Clear, Sleepless, but Sober
Don't let the title fool you, I just had a beer 5 hours ago. It was just the one, but last night, I got so drunk, my boyfriend told me I had completely ceased making coherent sentences. we had a laugh about it with our friends, but, truth be told, it terrified me.
i just lost a friend, and it threw things into sharp perspective. my health has been failing, my work has been suffering and I just quit my job because I was miserable at work.
Tonight I realized that I've been using grieving to justify my excessive drinking, but what I'm grieving isn't just this most recent loss. I'm grieving the loss of every person I've lost. and, I'm grieving every relationship I ended or lost because of my drinking.
After some researching (cursory at best), I discovered that the health problems I have been experiencing are directly related to my drinking. so after some realizations, epiphanies or just cold hard truths, I'm coming clean - I'm an alcoholic.
It started when I was a teenager and has continued to worsen and snowball to the point that as an editor I've forgotten how to spell the simplest of words and I can't concentrate.
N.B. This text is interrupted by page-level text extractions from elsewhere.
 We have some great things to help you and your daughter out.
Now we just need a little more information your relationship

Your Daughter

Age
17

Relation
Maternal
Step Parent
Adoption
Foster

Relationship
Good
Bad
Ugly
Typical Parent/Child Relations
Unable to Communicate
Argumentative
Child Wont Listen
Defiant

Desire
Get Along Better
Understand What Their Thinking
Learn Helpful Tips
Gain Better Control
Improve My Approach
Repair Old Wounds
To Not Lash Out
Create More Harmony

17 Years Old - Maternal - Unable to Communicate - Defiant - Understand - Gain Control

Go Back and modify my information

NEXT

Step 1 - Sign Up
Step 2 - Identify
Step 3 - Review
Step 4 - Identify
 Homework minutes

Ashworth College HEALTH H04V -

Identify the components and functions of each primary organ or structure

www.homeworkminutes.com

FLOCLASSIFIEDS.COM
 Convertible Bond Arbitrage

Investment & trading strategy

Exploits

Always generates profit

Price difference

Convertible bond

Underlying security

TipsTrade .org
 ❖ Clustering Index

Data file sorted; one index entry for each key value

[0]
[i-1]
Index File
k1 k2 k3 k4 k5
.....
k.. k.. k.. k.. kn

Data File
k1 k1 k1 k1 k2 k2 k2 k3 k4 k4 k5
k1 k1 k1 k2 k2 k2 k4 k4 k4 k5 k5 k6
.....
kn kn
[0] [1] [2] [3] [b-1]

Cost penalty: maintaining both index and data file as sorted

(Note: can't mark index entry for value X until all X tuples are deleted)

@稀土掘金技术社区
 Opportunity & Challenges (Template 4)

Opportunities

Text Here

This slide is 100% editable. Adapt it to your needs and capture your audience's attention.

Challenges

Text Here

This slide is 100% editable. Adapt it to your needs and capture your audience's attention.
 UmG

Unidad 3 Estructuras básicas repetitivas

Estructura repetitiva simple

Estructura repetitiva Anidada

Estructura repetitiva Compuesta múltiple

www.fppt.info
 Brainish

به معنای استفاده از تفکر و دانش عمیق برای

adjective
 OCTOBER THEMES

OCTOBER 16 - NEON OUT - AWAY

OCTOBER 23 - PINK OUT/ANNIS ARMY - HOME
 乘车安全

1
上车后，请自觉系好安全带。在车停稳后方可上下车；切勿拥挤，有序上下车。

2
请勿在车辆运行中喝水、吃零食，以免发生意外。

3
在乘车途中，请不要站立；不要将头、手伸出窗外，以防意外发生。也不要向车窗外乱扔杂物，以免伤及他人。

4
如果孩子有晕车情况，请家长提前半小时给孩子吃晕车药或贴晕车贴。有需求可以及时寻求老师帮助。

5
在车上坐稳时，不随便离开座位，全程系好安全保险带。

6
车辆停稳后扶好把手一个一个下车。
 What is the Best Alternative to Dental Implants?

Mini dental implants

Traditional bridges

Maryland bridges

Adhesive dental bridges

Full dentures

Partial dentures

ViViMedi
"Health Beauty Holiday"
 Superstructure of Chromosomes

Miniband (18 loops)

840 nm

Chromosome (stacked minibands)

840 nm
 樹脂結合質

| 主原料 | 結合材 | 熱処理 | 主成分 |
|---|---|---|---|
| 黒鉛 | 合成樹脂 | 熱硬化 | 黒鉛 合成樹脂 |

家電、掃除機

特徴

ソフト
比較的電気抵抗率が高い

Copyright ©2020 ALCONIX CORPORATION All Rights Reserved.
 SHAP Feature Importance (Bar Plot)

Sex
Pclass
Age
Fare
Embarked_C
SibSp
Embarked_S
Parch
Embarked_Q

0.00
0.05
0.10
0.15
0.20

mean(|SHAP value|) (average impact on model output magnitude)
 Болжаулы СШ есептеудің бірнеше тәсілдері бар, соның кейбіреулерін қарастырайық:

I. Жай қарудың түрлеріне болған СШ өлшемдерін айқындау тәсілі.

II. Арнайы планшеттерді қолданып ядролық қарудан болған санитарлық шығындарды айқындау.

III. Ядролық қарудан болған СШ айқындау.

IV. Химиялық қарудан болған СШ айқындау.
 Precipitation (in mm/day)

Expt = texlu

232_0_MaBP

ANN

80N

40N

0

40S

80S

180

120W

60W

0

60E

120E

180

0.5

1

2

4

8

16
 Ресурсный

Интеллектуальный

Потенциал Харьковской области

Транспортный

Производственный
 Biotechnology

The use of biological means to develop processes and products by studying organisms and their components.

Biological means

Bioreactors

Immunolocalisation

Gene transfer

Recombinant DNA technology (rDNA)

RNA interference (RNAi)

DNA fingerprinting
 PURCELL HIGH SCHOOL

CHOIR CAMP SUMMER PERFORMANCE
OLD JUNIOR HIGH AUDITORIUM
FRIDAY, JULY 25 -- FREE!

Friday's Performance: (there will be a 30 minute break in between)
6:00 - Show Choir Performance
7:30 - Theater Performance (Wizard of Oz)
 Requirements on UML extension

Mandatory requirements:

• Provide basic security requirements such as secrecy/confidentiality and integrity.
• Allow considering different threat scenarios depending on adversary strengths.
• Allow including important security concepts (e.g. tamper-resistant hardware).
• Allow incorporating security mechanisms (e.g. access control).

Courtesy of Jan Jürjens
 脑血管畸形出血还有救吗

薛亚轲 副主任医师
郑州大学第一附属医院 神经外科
My family is riddled with alcoholism, dysfunction, physical, verbal, and sexual abuse. my personal history is littered with events so embarrassing, I drink to forget them all. There is a root to all this madness and sadness and while I'm pretty sure i know what it is, I need some professional help to really see it.
While i did think I was intelligent enough to conquer this on my own, for the first time in my life I'm asking for help.
I just told my boyfriend that I'm an alcoholic and he agrees. He's 100% supportive and has stayed at my side for almost two years despite my reckless behavior.
So, first thing after the holiday weekend is over (that'll be in one more day), I'm going to the centre for addiction and mental health and my plan is to learn, listen, talk and be heard.
I've been close to death too many times to count. now it's time to love life again and I plan on beating this monkey on my back.